For those unfamiliar, the Assassin’s Creed series uses a fictional device called the Animus that allows users (the players) to dive into the past of a person’s ancestors in a kind of historical tourism. After visiting the Crusades, Italy, Constantinople, and the American Colonies, players now visit the Barbados Islands to live a life of piracy and freedom as Edward Kenway, grandfather to AC III’s Connor. There is very little connection to the rest of the series, however, and Edward is hardly a loyal assassin. No, this game is really about piracy. Everything else falls so far short.
The developers have taken the naval battles from AC III and refined them for the setting.
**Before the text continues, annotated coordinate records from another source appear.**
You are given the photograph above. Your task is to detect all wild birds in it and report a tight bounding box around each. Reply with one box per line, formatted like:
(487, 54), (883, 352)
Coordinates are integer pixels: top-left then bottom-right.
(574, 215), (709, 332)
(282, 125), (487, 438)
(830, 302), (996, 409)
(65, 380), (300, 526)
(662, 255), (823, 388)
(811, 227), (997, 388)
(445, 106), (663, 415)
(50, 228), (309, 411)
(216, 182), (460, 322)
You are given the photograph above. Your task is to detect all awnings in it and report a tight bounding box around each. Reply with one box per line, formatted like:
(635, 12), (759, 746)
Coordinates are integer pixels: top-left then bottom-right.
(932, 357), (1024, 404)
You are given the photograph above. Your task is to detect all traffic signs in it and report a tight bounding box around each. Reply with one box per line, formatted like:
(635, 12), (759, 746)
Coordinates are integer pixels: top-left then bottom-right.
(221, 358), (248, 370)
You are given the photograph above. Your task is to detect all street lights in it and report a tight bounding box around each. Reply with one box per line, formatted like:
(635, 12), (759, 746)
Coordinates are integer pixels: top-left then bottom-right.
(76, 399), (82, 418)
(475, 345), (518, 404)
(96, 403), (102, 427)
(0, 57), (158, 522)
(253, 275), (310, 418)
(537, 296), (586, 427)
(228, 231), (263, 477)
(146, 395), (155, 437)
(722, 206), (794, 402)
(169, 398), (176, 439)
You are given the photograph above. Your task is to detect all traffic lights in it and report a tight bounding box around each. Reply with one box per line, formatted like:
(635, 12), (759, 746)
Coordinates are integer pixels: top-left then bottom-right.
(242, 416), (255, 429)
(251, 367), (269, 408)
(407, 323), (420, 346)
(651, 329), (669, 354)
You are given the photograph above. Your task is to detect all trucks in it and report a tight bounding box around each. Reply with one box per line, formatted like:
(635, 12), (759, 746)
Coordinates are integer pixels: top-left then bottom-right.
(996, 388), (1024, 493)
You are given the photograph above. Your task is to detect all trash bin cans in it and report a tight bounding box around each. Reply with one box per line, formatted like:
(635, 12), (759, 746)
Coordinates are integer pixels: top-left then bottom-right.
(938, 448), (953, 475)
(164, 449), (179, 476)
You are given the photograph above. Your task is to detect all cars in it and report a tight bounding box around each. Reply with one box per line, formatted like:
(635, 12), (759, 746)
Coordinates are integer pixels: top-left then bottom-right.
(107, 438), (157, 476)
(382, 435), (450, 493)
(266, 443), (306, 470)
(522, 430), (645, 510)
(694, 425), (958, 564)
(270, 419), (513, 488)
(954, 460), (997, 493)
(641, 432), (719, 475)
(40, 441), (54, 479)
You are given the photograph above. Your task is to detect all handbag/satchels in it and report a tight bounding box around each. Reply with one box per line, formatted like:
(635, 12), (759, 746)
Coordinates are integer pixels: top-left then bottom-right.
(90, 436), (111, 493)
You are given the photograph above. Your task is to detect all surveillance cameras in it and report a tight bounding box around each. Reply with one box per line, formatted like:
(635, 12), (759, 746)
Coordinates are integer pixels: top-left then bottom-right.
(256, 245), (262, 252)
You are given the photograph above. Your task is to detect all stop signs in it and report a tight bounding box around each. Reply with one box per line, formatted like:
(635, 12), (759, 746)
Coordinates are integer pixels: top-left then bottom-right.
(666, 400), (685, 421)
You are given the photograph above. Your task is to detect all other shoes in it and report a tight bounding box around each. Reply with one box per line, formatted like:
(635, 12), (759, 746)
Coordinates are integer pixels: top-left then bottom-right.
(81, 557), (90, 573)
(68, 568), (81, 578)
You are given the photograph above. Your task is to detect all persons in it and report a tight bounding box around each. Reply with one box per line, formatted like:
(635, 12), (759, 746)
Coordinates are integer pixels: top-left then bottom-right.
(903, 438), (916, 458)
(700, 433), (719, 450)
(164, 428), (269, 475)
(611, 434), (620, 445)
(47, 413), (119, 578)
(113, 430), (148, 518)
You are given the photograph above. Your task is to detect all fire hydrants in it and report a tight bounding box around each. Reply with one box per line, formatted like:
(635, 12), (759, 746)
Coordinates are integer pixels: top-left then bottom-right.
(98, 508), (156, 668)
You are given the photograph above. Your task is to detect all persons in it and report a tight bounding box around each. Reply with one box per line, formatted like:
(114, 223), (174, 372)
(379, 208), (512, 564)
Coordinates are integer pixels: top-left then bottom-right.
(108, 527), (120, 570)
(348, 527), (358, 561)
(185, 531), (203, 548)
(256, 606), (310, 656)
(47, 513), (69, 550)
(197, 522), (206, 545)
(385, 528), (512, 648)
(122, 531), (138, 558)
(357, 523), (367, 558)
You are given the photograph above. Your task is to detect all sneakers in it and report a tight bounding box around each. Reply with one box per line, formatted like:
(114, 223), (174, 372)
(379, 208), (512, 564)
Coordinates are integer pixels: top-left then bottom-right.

Players can engage ships on the massive, open sea and choose to sink them or board them for valuable cargo for money or upgrades to the player’s ship, and the spectacle of leaping across rigging or blasting massive broadside barrages is complemented perfectly by a superb soundtrack that evokes the best of the Pirates of the Caribbean film series. It is not without wrinkles. Multiple times I have swung a rope up and over the enemy ship I was boarding, and your pirate crewmates tend to accidentally attack you from time to time, but it never stopped me from coming back. The piracy aspect of this game is too much fun.
If only the rest of the game lived up to that standard. Almost every single story mission involves eavesdropping or tailing a person of interest, which also happens to be the weakest gameplay aspect of the series. The time spent outside of the Animus as a game developer mining Edward’s life for gameplay ideas is a cool idea, but the game could honestly go without it. A game titled Black Flag, stripping out everything tied to the series and adding more piracy content would be superior.
This game is not a masterpiece, nor an emotional experience like Bioshock Infinite or GTA V, but it is fun. A lot of fun. If, at the end of the day, you want to sit back, relax, and sing a sea shanty as you take a Spanish galleon, this game is for you.